---------- INFORMATION GIVEN
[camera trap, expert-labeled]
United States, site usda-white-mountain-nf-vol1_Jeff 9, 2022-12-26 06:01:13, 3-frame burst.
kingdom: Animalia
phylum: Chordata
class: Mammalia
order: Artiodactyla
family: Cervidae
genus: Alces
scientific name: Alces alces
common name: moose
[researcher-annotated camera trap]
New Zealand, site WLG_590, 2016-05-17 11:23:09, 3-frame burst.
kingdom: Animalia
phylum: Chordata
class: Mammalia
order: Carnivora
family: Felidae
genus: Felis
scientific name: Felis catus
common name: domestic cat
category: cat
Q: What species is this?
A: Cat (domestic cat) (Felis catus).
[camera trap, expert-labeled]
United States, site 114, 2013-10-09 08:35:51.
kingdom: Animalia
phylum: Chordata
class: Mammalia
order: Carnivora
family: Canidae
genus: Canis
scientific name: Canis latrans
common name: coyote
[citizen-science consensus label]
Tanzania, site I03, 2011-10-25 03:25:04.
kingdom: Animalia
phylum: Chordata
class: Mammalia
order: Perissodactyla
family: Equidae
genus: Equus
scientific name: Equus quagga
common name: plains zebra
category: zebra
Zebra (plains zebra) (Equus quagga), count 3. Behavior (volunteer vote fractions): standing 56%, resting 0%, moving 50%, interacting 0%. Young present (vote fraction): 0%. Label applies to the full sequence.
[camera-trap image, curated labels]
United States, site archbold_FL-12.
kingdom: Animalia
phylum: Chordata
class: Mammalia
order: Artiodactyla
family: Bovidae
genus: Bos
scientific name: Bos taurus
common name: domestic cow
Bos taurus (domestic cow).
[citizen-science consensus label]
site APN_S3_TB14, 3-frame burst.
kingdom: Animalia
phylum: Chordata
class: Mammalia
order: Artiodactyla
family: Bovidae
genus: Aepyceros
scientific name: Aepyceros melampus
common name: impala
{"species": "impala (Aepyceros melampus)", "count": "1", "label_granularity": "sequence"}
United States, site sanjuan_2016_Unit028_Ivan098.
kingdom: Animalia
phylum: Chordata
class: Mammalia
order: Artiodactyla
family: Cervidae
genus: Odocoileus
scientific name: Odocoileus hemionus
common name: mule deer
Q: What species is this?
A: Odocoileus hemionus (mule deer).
--------------------
- **ACTION ITEM**
Write out exactly the lines above from the line with "site APN_S3_TB14, 3-frame burst." through the line with "common name: impala", both of them included, and leave out all other lines.

- **ANSWER BELOW**
site APN_S3_TB14, 3-frame burst.
kingdom: Animalia
phylum: Chordata
class: Mammalia
order: Artiodactyla
family: Bovidae
genus: Aepyceros
scientific name: Aepyceros melampus
common name: impala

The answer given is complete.